begin Excerpt provided

Two-sided Prinicipal Ideal - the Noncommutative Case - D&F

[Math Amateur]

I am reading Dummit and Foote's book: Abstract Algebra ... ... and am currently focused on Section 7.4 Properties of Ideals ... ...

I have a basic question regarding the generation of a two sided principal ideal in the noncommutative case ...

In Section 7.4 on pages 251-252 Dummit and Foote write the following:

In the above text we read:" ... ... If $R$ is not commutative, however, the set $\{ ras \ | \ r, s \in R \}$ is not necessarily the two-sided ideal generated by $a$ since it need not be closed under addition (in this case the ideal generated by $a$ is the ideal $RaR$, which consists of all finite sums of elements of the form $ras, r,s \in R$). ... ... "
I must confess I do not understand or follow this argument ... I hope someone can clarify (slowly and clearly

) what it means ... ...Specifically ... ... why, exactly, is the set $\{ ras \ | \ r, s \in R \}$ not necessarily the two-sided ideal generated by $a$?The reason given is "since it need not be closed under addition" ... I definitely do not follow this statement ... surely an ideal is closed under addition! ...... ... and why, exactly does the two-sided ideal generated by a consist of all finite sums of elements of the form $ras, r,s \in R$ ... ... ?
Hope someone can help ... ...

Peter================================================================================To give readers the background and context to the above text from Dummit and Foote, I am providing the introductory page of Section 7.4 as follows ... ...

end Excerpt provided

- _To be done_
1 - From the forum post about two-sided principal ideals, copy the passage that begins at the words "Two-sided Prinicipal Ideal" and ends after the words "Ideals ... ...".
2 - Summarize the forum post about two-sided principal ideals in two sentences.
3 - Carry on the forum post about two-sided principal ideals from the point where it stops.

begin Rows

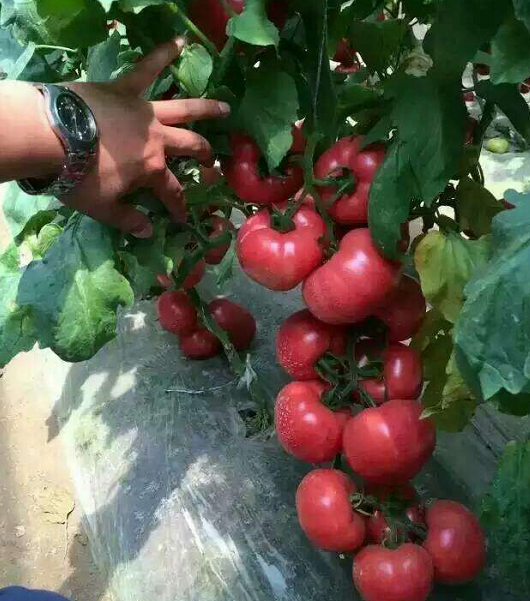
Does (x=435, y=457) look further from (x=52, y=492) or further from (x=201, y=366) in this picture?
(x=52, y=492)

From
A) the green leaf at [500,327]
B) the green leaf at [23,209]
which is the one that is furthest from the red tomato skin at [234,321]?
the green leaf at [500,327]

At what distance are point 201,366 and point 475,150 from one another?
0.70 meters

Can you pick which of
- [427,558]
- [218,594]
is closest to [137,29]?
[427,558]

end Rows
begin Rows

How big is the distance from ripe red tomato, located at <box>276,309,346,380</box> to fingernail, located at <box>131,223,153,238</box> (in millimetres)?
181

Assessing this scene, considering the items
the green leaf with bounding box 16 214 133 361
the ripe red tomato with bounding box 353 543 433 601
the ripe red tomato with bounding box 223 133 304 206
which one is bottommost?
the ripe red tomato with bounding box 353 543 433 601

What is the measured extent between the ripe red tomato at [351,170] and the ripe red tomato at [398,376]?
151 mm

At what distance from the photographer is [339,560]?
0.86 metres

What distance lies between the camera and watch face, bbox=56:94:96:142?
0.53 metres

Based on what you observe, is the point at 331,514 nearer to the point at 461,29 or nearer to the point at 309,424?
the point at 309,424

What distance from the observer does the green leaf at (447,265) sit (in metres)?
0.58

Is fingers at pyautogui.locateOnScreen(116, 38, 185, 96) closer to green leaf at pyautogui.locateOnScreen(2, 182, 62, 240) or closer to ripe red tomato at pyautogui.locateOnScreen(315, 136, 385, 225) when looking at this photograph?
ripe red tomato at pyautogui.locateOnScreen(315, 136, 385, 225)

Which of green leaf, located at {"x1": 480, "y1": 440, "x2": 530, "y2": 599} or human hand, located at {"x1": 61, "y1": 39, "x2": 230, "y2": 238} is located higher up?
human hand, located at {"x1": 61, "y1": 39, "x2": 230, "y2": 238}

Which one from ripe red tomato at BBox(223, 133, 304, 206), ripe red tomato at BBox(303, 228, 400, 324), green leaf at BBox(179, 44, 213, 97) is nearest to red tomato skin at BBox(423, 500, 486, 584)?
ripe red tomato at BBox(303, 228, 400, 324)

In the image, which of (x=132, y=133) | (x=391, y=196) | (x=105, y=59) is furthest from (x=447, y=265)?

end Rows
begin Rows

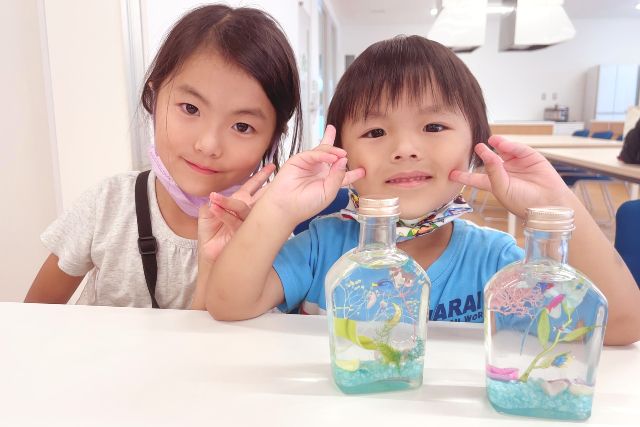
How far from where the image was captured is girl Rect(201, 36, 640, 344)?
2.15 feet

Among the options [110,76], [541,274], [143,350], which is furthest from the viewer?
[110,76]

end Rows

- _Results for each task_
1 -
Two-sided Prinicipal Ideal - the Noncommutative Case - D&F

[Math Amateur]

I am reading Dummit and Foote's book: Abstract Algebra ... ... and am currently focused on Section 7.4 Properties of Ideals ... ...

2 - While reading Section 7.4 of Dummit and Foote's Abstract Algebra, the poster asks about how a two-sided principal ideal is generated in the noncommutative case. The post quotes the book's claim that the set {ras | r, s ∈ R} is not necessarily the two-sided ideal generated by a because it need not be closed under addition, and asks why that is so and why the ideal instead consists of all finite sums of elements of the form ras.

3 -
 

[fresh_42]

Specifically ... ... why, exactly, is the set {ras | r,s∈R}{ras | r,s∈R}\{ ras \ | \ r, s \in R \} not necessarily the two-sided ideal generated by aaa?

In an ideal $\mathcal{I}$ you have $x+y\in \mathcal{I}$ for elements $x\,,\,y\in \mathcal{I}$. This is a basic part of its definition.
If you now have two elements $ras \; (r,s\in R\,; a\in \mathcal{I})$ and $paq \; (p,q \in R\,; a\in \mathcal{I})$ there is - in general - no way to write $ras+paq=uav$ because you cannot pull the factors $r,s,p,q$ on the other side of $a$.
Therefore $\mathcal{I}=(a) = RaR = LC(\{ras \,|\, r,s \in R\}) \supsetneq \{ras \,|\, r,s \in R\}$ is - in general - a proper inclusion. The latter is only a set.

In the commutative case we have
$ras+paq=r(as)+p(aq)=r(sa)+p(qa)=(rs)a+(pq)a=(rs+pq)a$ and all linear combinations are of the form $ua\;(u=rs+pq \in R)$.
However, this calculation is not allowed in non-commutative rings.

 

[micromass]

You should try to find a counterexamples yourself where $\{ras~\vert~r,s\in R\}$ is not an ideal. Think of some simple noncommutative rings.

 

[Math Amateur]

Thanks fresh_42 ... that was most helpful ...

Thanks for suggestion micromass ... will try messing around with 2 by 2 matrices ...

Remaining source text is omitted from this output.